| Problem set |
• 1. Quote the passage of the hardscape forum thread between "I still have" and "wasn't a cliff.", inclusive.
• 2. In the hardscape forum thread, what tank does Dollface say the hardscape is roughly sized to fit?

| Excerpted text |
----------------------------------------

# Random hardscape



## OiZO (Feb 2, 2010)

looks pretty nice. It would make a great little tank.


----------



## mcqueenesq (Aug 29, 2011)

How are you tankless? You had the entire ADA Mini collection and the only ADA t-shirt I've ever seen, and you were "the keeper of the UG." Say it ain't so.


----------



## Dollface (Sep 30, 2008)

mcqueenesq said:


> How are you tankless? You had the entire ADA Mini collection and the only ADA t-shirt I've ever seen, and you were "the keeper of the UG." Say it ain't so.


Well, back in December of last year, I basically did This. 

I had already been slowly getting out of the game (I haven't kept UG for like half a year), but that prompted somewhat of a reevaluation in my life. Mostly I realized that I suddenly needed to put together the cash to get my motorcycle running. I ended up selling all of my tanks by my 45-F, which is sitting empty ATM. 

Though ironically, I may be buying back my mini-S for my mom.

I still have the ADA Tshirt tho. B)


----------



## talontsiawd (Oct 19, 2008)

That would be really nice Nano scape.

Sucks about what happened. I did about the same a long time ago (I don't know if you know the roads up by Lake Chabot) and I was lucky to go off on one of the only turns around that area that wasn't a cliff.

I can't tell what size tank you would need but you may be able to get a free 10 gallon of CL, just to take advantage. I would actually donate a 10 gallon and light for that project if you want to come to the Walnut Creek area (other members, please don't PM me about this).


----------



## Dollface (Sep 30, 2008)

It's sized roughly to fit my 45-F. Not really interested in more tanks, but thanks for the offer.


----------



## talontsiawd (Oct 19, 2008)

Dollface said:


> It's sized roughly to fit my 45-F. Not really interested in more tanks, but thanks for the offer.


I figured a standard 10 gallon wouldn't be up your alley but if you really didn't want to pay anything, but were willing to put in the effort, I figured I throw it out (assuming it would fit). It does deserve a scape and I absolutely love it, but sometimes you are just out of the game, either for now, or for good. I just like the "twisted" feeling, kind of Halloweenish, but obviously very natural and flowing. Plus, it doesn't remind me of anything I have seen before.

----------------------------------------

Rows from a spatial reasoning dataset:
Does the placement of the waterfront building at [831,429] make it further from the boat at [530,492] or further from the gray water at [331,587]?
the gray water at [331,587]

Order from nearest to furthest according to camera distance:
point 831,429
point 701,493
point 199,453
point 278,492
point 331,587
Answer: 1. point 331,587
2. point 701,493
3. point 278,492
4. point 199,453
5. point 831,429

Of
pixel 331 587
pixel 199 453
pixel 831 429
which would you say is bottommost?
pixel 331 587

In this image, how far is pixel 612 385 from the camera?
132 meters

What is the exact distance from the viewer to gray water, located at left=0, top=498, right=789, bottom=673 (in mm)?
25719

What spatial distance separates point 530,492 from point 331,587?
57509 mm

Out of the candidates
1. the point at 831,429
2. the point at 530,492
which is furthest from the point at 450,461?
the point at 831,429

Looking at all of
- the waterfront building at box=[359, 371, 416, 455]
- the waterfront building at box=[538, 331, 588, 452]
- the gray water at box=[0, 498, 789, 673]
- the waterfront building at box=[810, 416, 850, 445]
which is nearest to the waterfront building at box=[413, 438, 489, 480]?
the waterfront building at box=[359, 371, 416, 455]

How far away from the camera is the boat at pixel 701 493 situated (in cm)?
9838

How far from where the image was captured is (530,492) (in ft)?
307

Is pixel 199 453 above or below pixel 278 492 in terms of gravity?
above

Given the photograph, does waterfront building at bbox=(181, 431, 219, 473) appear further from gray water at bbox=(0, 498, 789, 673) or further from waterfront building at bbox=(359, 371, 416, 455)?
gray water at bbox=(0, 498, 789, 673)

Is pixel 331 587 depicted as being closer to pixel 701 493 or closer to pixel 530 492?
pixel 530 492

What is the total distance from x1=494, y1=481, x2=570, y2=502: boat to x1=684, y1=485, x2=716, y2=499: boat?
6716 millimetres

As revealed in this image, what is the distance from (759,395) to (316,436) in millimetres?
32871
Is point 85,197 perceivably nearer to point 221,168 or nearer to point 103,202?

----------------------------------------

| Solutions per task |
• 1.
I still have the ADA Tshirt tho. B)


----------



## talontsiawd (Oct 19, 2008)

That would be really nice Nano scape.

Sucks about what happened. I did about the same a long time ago (I don't know if you know the roads up by Lake Chabot) and I was lucky to go off on one of the only turns around that area that wasn't a cliff.

• 2. The 45-F.